* [Stated problem]: Write out, exactly as they appear, only the lines running from the line with "How far from the capture" to the final line of the listing; include both.
----
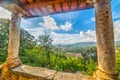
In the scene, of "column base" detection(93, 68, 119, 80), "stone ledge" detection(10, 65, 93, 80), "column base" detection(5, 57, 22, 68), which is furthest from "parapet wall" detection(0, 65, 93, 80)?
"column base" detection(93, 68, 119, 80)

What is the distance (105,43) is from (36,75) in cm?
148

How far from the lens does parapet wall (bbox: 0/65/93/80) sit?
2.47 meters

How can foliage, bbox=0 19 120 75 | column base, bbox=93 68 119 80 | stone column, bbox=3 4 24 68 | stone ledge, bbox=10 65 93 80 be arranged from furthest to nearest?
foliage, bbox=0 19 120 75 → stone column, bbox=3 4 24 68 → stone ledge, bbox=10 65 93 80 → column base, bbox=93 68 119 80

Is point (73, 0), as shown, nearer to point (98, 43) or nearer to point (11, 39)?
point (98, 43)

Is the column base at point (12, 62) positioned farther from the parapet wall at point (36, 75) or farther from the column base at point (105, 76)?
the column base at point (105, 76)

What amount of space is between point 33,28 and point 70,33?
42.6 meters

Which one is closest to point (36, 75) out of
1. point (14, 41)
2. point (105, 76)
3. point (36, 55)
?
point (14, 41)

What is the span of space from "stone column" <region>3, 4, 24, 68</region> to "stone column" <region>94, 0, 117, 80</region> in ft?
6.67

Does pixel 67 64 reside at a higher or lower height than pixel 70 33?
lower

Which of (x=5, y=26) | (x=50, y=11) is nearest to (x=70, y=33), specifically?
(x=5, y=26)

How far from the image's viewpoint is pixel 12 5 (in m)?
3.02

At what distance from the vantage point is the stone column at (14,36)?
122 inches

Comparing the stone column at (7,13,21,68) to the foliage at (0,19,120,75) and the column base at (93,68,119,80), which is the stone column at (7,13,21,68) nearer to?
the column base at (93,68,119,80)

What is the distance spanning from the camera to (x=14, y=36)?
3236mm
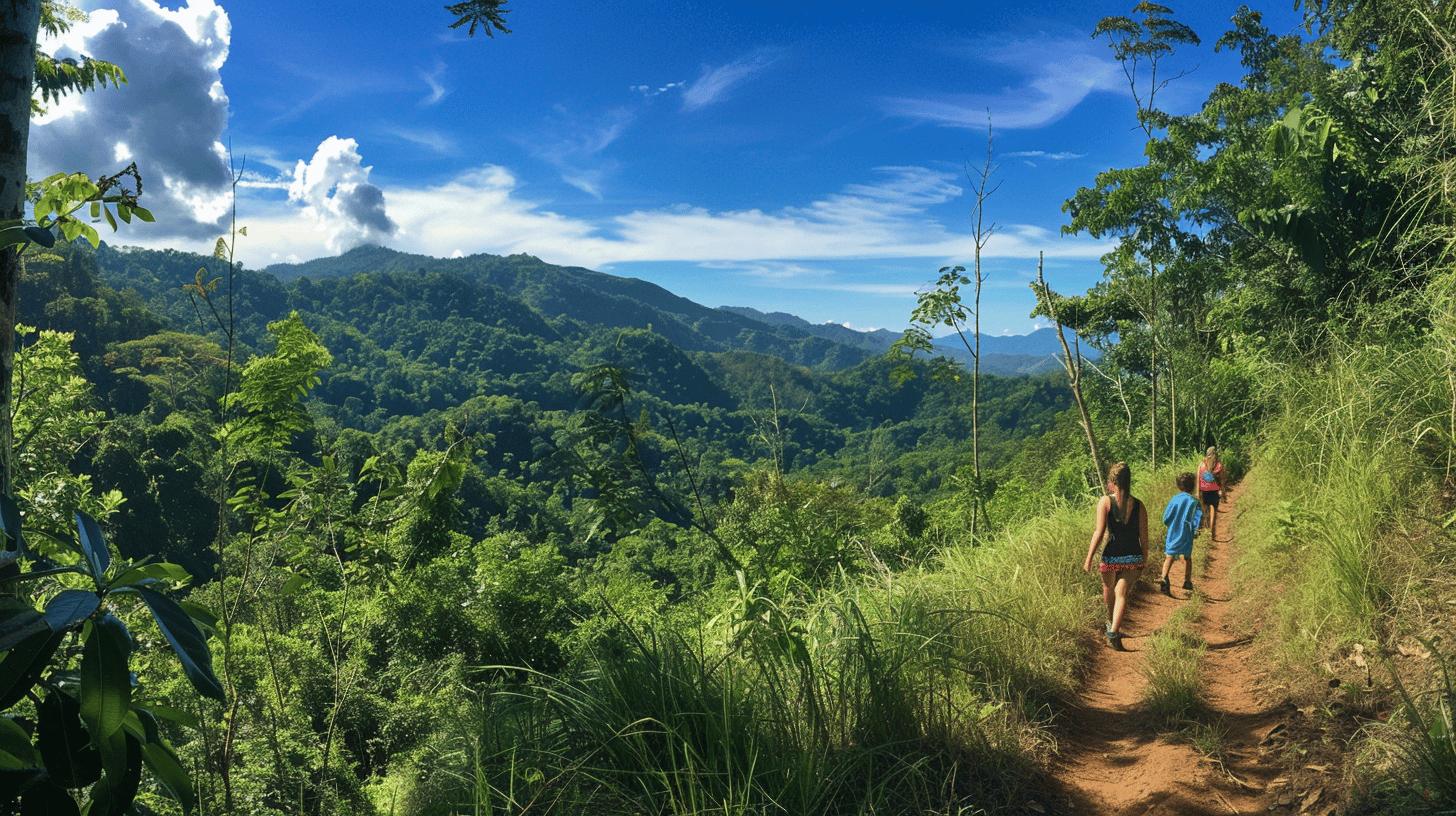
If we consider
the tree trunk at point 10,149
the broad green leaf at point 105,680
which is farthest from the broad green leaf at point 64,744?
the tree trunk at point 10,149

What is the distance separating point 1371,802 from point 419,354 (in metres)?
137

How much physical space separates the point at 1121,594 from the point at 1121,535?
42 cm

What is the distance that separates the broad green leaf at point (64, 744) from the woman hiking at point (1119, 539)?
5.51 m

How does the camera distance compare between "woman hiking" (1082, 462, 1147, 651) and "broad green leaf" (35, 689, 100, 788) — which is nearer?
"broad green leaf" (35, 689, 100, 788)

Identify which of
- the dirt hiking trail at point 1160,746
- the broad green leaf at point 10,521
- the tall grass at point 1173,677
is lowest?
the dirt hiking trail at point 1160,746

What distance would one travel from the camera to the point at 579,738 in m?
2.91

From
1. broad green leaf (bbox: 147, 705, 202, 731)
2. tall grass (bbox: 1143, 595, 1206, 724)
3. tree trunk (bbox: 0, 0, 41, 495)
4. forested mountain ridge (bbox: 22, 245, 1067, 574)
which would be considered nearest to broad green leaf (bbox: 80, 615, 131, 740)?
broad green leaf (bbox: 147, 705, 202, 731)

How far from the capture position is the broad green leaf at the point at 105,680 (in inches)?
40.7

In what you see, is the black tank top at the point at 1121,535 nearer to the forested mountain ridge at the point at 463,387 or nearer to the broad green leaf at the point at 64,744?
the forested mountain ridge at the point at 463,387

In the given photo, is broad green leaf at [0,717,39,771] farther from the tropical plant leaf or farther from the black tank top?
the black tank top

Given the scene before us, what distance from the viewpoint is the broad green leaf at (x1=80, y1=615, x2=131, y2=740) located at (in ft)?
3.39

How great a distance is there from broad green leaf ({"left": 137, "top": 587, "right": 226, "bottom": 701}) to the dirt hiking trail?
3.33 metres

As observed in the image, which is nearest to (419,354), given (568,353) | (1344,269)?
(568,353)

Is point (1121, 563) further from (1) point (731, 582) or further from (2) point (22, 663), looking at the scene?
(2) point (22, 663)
----
* [Output of the task]:
How far from the capture position is the broad green leaf at the point at 105,680 (in inches)?
40.7

In what you see, is the black tank top at the point at 1121,535 nearer to the forested mountain ridge at the point at 463,387 or nearer to the broad green leaf at the point at 64,744?
the forested mountain ridge at the point at 463,387

In the given photo, is broad green leaf at [0,717,39,771] farther from the tropical plant leaf or farther from the black tank top?
the black tank top

Given the scene before us, what distance from the viewpoint is the broad green leaf at (x1=80, y1=615, x2=131, y2=740) located at (in ft)?
3.39

How great a distance is there from broad green leaf ({"left": 137, "top": 587, "right": 226, "bottom": 701}) to the dirt hiking trail?
3.33 metres

As observed in the image, which is nearest to (419,354), given (568,353) | (1344,269)?
(568,353)

Is point (1121, 563) further from (1) point (731, 582) or further from (2) point (22, 663), looking at the scene?
(2) point (22, 663)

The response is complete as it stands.